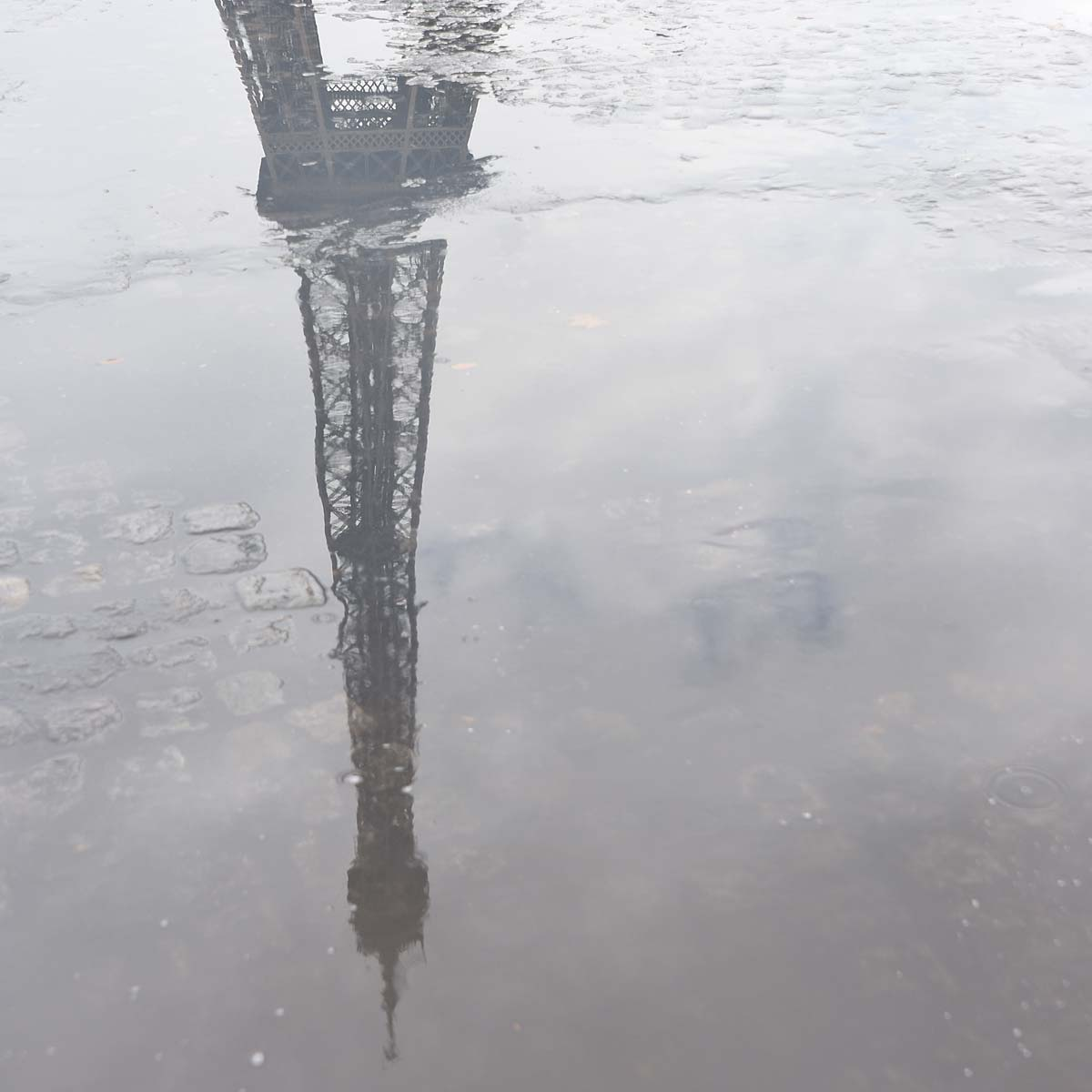 Eiffel Tower Reflected in Puddle by Jeanne Selep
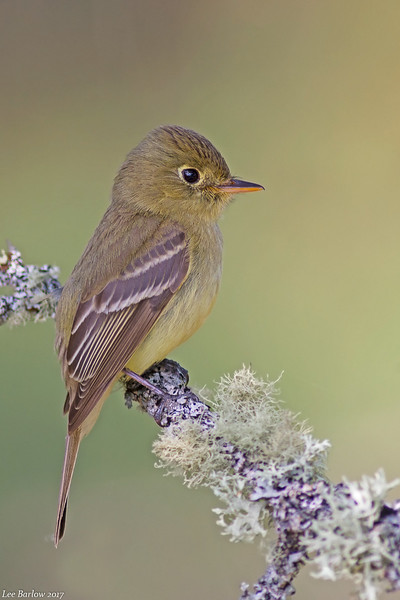 pacific-slope flycatcher victoria bc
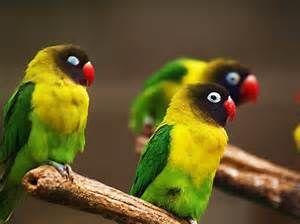 lovebirds - Bing Images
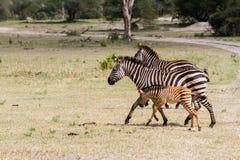 Família da zebra no parque nacional de Tarangire, Tanzânia Imagem de Stock Royalty Free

TASK DETAILS |
Please reproduce all the material exactly. Pictures stay out of the copy.

WRITTEN ANSWER |
 Eiffel Tower Reflected in Puddle by Jeanne Selep
 pacific-slope flycatcher victoria bc
 lovebirds - Bing Images
 Família da zebra no parque nacional de Tarangire, Tanzânia Imagem de Stock Royalty Free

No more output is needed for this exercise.